The benefits of saving energy are many, from direct cost savings and reducing our greenhouse gas emissions, improving air quality through lower emissions, to improving the comfort of our homes through better draft-proofing and insulation.
On this page you will find tips on how to reduce your natural gas consumption and help the environment and save money in the process.
More than 50 per cent of the total amount of energy used in a home goes toward space heating. With a few low-cost upgrades and simple habits—like putting on a sweater instead of turning up the heat—you could notice real savings on your heating costs.
On average, about one quarter of a home’s total energy use goes towards heating water. Being efficient with your water use—both hot and cold—will not only help you save on water heating costs, it will also help conserve a precious resource.
Efficient shower heads and faucet aerators use about one-third less water than older models but compensate with air-pressure technology. Meaning you can still wash the conditioner out of your hair!
Weatherization, draftproofing, weatherproofing and air sealing are terms used to describe upgrades made to exterior walls, roofs and gaps around windows and doors to help prevent heat loss. This can include caulking windows, weatherstripping doors and sealing gaps.
Your home’s heating system may warm up your house, but insulation, along with weatherization, is what will help keep that warmth from escaping.
The optimal amount of insulation depends on where your home is located within BC. Homes in colder regions need more insulation than ones in the Lower Mainland to be more comfortable in winter. Insulation effectiveness is measured by R values (or RSI values for metric). The higher the value, the more resistance the insulation has to the movement of heat.
Insulation is available in batts, such as pink fibreglass or mineral wool, loose-fill, rigid board and can also be spray-applied. Size and location of area to be insulated and whether it’s finished or unfinished space will help determine the type of insulation you choose.
Never worry about forgetting to turn the heat down after you leave the house.
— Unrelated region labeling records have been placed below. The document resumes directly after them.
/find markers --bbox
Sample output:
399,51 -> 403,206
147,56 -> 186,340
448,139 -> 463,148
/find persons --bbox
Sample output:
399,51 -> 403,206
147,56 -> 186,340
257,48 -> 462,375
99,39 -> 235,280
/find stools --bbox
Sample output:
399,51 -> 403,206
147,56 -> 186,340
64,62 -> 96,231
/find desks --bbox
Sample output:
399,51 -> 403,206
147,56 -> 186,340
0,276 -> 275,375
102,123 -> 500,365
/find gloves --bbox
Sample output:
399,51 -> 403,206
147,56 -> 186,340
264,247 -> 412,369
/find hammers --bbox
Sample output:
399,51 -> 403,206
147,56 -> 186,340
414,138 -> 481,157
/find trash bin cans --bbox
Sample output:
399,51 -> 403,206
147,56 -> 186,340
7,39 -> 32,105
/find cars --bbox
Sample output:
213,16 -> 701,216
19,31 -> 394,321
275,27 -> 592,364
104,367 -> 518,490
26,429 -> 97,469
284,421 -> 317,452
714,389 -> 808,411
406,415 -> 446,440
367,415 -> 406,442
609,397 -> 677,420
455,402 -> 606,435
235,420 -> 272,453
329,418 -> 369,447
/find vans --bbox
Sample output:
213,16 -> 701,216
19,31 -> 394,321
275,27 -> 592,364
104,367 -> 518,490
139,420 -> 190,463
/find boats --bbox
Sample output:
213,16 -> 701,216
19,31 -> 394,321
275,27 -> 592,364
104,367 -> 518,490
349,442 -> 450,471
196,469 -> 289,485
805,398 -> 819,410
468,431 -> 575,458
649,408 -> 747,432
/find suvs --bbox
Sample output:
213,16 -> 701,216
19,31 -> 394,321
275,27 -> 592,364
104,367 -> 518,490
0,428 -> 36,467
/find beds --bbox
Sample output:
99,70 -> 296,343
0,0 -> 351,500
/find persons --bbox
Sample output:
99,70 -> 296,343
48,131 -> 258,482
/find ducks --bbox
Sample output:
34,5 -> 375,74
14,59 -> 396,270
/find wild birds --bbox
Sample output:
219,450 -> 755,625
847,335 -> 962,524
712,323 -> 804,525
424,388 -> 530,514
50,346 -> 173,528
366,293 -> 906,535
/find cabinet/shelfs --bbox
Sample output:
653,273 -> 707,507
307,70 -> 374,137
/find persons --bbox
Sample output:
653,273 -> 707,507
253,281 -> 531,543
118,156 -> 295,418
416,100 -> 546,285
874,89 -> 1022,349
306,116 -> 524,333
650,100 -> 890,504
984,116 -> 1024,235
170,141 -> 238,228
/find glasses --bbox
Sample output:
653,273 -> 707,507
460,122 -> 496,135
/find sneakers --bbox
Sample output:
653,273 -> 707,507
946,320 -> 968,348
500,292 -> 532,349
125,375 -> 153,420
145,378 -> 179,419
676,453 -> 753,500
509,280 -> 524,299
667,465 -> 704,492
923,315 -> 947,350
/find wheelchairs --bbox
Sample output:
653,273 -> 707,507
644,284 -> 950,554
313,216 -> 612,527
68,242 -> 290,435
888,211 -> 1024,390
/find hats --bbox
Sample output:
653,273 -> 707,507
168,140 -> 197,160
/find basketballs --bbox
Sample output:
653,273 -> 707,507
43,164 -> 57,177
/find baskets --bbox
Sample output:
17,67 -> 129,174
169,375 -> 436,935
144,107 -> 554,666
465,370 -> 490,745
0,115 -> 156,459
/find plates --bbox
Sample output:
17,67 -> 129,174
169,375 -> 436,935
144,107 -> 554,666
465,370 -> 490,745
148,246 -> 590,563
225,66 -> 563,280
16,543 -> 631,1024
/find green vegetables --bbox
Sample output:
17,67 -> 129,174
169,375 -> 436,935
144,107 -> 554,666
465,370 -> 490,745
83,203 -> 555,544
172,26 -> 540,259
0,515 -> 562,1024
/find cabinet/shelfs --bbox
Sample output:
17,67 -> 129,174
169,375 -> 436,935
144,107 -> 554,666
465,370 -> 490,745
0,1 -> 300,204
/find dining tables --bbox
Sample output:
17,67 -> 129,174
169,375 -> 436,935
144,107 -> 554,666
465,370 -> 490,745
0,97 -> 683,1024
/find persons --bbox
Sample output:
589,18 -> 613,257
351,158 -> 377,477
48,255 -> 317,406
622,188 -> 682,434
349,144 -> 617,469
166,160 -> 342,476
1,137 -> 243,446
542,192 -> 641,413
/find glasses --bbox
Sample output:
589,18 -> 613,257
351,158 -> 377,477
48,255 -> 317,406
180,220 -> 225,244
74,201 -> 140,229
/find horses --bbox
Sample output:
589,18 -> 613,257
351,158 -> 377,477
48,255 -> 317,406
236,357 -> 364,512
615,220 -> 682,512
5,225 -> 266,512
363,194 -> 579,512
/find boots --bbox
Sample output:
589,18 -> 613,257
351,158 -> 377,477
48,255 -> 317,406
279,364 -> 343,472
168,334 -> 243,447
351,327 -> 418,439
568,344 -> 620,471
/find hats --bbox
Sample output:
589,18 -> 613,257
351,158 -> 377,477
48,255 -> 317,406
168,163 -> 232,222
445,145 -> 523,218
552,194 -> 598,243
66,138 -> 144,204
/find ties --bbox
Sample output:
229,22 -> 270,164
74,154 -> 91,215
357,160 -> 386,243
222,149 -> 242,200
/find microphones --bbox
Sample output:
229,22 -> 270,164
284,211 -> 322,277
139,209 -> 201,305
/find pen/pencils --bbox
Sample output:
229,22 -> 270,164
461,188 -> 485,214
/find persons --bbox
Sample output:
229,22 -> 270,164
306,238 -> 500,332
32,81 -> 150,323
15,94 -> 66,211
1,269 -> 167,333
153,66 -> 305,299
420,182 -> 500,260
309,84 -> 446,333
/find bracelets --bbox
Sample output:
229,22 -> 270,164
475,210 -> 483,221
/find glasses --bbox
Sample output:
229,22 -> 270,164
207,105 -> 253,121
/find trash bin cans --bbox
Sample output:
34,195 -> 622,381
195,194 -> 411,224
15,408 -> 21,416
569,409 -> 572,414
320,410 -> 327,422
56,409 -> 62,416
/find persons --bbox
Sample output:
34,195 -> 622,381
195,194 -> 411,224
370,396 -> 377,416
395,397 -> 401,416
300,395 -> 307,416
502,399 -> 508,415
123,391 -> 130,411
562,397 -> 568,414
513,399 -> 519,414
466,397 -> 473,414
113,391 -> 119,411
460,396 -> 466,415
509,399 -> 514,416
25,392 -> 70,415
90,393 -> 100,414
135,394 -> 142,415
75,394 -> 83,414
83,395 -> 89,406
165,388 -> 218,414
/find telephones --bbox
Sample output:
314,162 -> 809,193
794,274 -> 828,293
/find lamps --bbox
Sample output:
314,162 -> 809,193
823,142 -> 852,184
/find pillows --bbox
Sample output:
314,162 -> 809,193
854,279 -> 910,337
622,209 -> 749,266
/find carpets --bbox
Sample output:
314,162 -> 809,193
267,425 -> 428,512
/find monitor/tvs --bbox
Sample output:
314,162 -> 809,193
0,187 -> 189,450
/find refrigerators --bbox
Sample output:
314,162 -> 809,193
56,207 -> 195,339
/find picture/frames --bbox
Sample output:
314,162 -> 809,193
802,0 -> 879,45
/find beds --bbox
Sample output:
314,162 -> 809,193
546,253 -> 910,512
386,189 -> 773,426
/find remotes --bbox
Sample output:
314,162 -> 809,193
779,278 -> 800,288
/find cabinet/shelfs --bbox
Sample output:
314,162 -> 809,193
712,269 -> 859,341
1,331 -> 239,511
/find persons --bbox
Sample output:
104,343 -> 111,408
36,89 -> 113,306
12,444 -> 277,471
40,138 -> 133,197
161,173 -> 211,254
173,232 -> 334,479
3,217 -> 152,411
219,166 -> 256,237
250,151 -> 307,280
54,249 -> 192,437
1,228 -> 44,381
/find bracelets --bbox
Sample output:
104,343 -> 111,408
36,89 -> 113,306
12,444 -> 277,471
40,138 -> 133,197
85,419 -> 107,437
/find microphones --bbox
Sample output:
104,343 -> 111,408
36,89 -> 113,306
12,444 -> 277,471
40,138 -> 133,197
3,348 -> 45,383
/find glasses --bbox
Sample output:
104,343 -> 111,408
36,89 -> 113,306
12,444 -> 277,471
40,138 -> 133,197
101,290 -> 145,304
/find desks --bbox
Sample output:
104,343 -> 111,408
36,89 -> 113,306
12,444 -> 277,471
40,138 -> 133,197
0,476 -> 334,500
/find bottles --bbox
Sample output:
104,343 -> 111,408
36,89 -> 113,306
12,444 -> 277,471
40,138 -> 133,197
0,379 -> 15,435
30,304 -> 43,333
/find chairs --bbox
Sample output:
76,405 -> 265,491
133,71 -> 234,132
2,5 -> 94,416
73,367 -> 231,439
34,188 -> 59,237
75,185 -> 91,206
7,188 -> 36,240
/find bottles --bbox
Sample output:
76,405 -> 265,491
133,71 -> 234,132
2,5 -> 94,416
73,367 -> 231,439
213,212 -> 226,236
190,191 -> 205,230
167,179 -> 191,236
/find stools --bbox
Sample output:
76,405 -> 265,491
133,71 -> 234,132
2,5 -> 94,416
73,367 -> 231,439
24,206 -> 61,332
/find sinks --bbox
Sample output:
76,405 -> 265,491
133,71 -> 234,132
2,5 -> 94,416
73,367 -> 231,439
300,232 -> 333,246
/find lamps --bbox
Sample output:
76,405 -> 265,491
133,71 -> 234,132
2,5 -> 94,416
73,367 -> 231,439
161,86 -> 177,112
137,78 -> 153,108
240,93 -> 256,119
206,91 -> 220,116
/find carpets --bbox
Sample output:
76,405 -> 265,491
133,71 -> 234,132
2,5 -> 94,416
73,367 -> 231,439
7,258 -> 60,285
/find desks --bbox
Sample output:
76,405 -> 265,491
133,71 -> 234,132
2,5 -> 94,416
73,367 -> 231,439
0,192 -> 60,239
Programmable and smart thermostats do it for you. Plus, you can save up to 15 percent on your home’s heating costs by programming it to 17 °C for when you’re out and asleep, and no higher than 20 °C when you’re home and awake.
You change your towels and sheets on a regular basis – why not your furnace or heat pump filter? Like a dryer lint screen, a heating system filter clogs over time. Meaning it has to work longer which can equal extra energy costs. Check your filter on a monthly basis and replace it regularly, between one and six months, depending on if there are smokers and/or pets in the home. Use a tight-fitting pleated style filter for best results.
You have your car tuned up and its oil changed regularly, so why not your heating system? Have it serviced annually by a licensed contractor to ensure it’s working safely and efficiently.